Now if I fuck this model
And she just bleached her asshole
And I get bleach on my T-shirt
I'mma feel like an asshole- Kanye


----------



## Lostbhoy (Nov 17, 2020)

Stephen Hawking..... "There he is, get him!" 

Fry....... "Who said that?" 

Futurama.


----------



## The Catboy (Nov 18, 2020)

“I’m gonna be able to see the color 3!” -my friend who's actual name is Patrick


----------



## Julie_Pilgrim (Nov 18, 2020)

Lilith Valentine said:


> “I’m gonna be able to see the color 3!” -my friend who's actual name is Patrick


Does he live under  a rock under the sea?


----------



## The Catboy (Nov 18, 2020)

Scott_pilgrim said:


> Does he live under  a rock under the sea?


Unfortunately he do not


----------



## Ricken (Nov 18, 2020)

"Alright, now today is gonna totally kick ass! ... Or... is it? Oh no... I can feel my inner-emo stirring... Must... fight... emo... urges... I know! I just need to think about the light of my life--my beacon of hope... My purpose!" ~Neku Sakuraba, The World Ends With You


----------



## Teslas Fate (Nov 18, 2020)

“If a life skills coach can't select a complimenting wardrobe, they lack life skills.”
— Dr. Shaun Murphy (The Good Doctor)


----------



## Julie_Pilgrim (Jan 26, 2021)

“Shit, fart, poo poo, pee pee”- Kendrick Lamar


----------



## Teslas Fate (Jan 26, 2021)

Poopy-di scoop
Scoop-diddy-whoop
Whoop-di-scoop-di-poop
Poop-di-scoopty
Scoopty-whoop
Whoopity-scoop, whoop-poop
Poop-diddy, whoop-scoop
Poop, poop
Scoop-diddy-whoop
Whoop-diddy-scoop
Whoop-diddy-scoop, poop - Kanye West


----------



## Julie_Pilgrim (Jan 26, 2021)

Teslas Fate said:


> Poopy-di scoop
> Scoop-diddy-whoop
> Whoop-di-scoop-di-poop
> Poop-di-scoopty
> ...


He has such a way with words


----------



## Teslas Fate (Jan 26, 2021)

Scott_pilgrim said:


> He has such a way with words


Yes yes he does


----------



## Deleted member 512337 (Jan 26, 2021)

"los angeles is not in the united states"
@r0achtheunsavory


----------



## Julie_Pilgrim (Jan 26, 2021)

ChicoPancho said:


> "los angeles is not in the united states"

#### Record set:
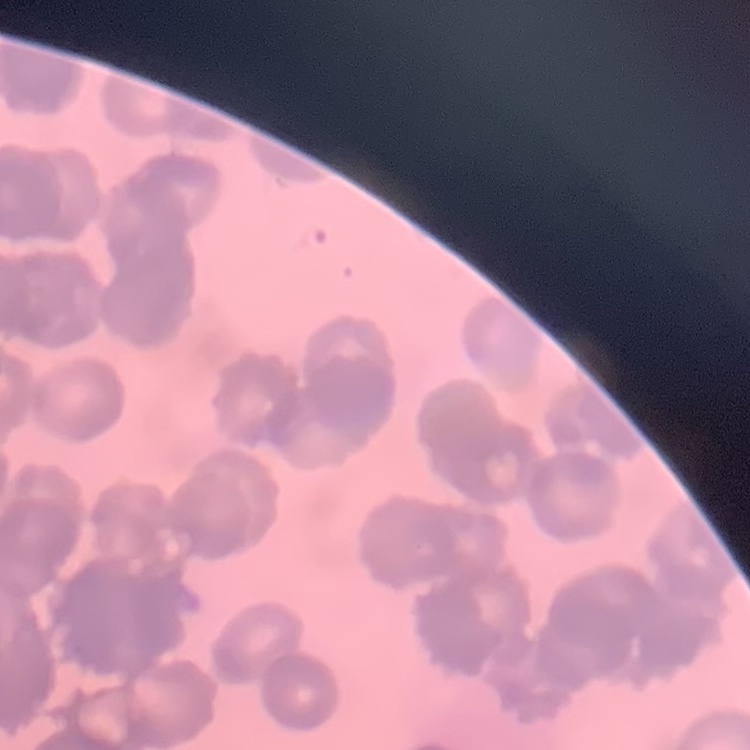

{
  "red_blood_cell_morphology": "rouleaux formation",
  "image_type": "square crop of a larger photomicrograph",
  "preparation": "thin blood smear",
  "stain": "Field's or Giemsa"
}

#### Your objective:
Decide whether each statement agrees with the forum thread, answering yes or no and quoting the words of the thread that settle it. 1. In the Futurama quote, Stephen Hawking says "There he is, get him!" 2. Teslas Fate attributes the "Poopy-di scoop" lyric to Kendrick Lamar. 3. The Dr. Shaun Murphy quote comes from The Good Doctor. The data have no connection to the forum thread.

#### Final answer:
1. Yes: "Stephen Hawking..... "There he is, get him!""
2. No: "Whoop-diddy-scoop, poop - Kanye West"
3. Yes: "— Dr. Shaun Murphy (The Good Doctor)"